‘Coal, energy projects will spill over to industry and commerce’

Prosper Ndlovu recently in Hwange
THE growing coal and energy projects in Matabeleland North province will add greater impetus to the country’s re-industrialisation agenda with cross-cutting impact on wider business operations, Industry and Commerce Minister, Dr Sekai Nzenza, has said.

The energy supply gap is one of the major constraints affecting domestic industries while potential foreign investors also pay critical attention to energy efficiency. Competency in this sector, coupled with a robust domestic raw material base and supportive doing business environment, are some of the top investment pullers.

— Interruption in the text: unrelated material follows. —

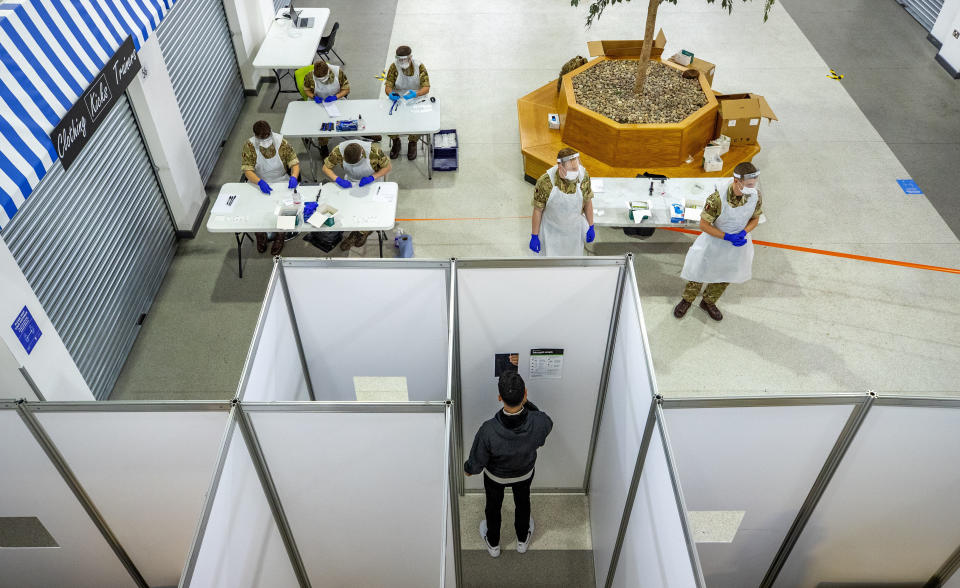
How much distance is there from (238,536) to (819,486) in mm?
2965

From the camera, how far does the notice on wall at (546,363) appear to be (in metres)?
4.41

Reflecting on last week’s two-day visit to Hwange by President Emmerson Mnangagwa, where he toured several coal mining, coke and power generation projects set to yield an additional 3 000MW to the national grid, Minister Nzenza said the fruition of these projects lays a solid base for a thriving manufacturing industry and commerce. The projects run into billions of dollars and dovetail the mining sector’s US$12 billion economy by 2023.

The manufacturing sector is expected to benefit more from these investments and contribute significantly in terms of export earnings, trimming budget deficit and creating high value jobs as expressed in President Mnangagwa’s vision of creating an upper middle-income economy by 2030.

“The visit to the coal mines with His Excellency and ministers was a significant milestone in demonstrating the synergy between mining and industry. Thermal coal is used in the processing of many agricultural products such as soya beans oil, cotton seed oil, tea processing , tobacco curing,” she told Business Chronicle.

“Zimbabwe has significant amounts of high-quality coking (metallurgical) coal, a highly specialised coal with particular chemical and metallurgical properties required for industrial purposes.

“The primary use of coking coal is to produce coke, which is utilised as a reductant in steel production.

“Steel in turn, is the cornerstone of any modern civilization, with applications in construction, plant and machinery, transport and household appliances.”

As Government works on resuscitating key industrial units guided by the “Local Content and Import Substitution Strategy”, the mining sector in particular and the agriculture sectors, are the key sources of raw materials. Industry relies heavily on coal for wider energy usage and other critical buy-products.

“Investments in coking coal production at this juncture is, therefore, critical to the country in support of Government’s efforts to revive Zisco,” said Dr Nzenza.

“Specialists in the steel industry say that it takes around 770 kilograms of coke to make one tonne of steel.

“My ministry is already working with Ministry of Mines, Ministry of Environment and ZIDA (Zimbabwe Investment Development Authority) focusing on the resuscitation of Ziscosteel and RHA Tungsten, another tungsten mine in Hwange.

President Mnangagwa (third right) listens to Minister of Finance and Economic Development Professor Mthuli Ncube (right) during a visit to Dinson Mine

The mining is closely related to manufacturing in that the sector consumes intermediate goods produced by the manufacturing sector and in turn, the manufacturing sector utilises output from the mining sector as raw materials into production processes.

“The mining sector procures machinery and equipment; transport equipment, wood and wood products; chemicals, rubber and plastics; non-metallic mineral products; and fabricated metal products, among other products of the manufacturing sector,” said the minister.

In Zimbabwe the mining sector produces vast minerals ranging from gold, platinum group of minerals, diamonds, chrome, coal, copper, nickel, lithium, cobalt, among many others. All these minerals are inputs into manufacturing processes of various products. Dr Nzenza said the envisaged revival of Zisco, will also add iron and steel to our mineral produce.

“The interrelatedness of the mining and manufacturing sectors should mean that growth in one sector has spillover effects on the other. Unfortunately, the positive growth spillover effect is not being realised in our case,” said the minister.

“We are enjoying limited benefits from our mineral resources because the intermediate inputs into our mining sector are being imported hence helping to build foreign manufacturing base and in addition most of our mineral resources are exported as unprocessed raw materials, which also build foreign manufacturing industries at the expense of local manufacturing.”

Dr Nzenza said the efforts to create a robust integrated industry should contribute to tax revenues, job creation and increased GDP for the country.

As such, she said the Ministry of Industry and Commerce was implementing the Local Content Strategy to increase domestic sourcing of intermediate inputs into the mining sector. The Ministry is also implementing the Zimbabwe National Industrial Development Policy, which encourages value addition and beneficiation of mineral resources.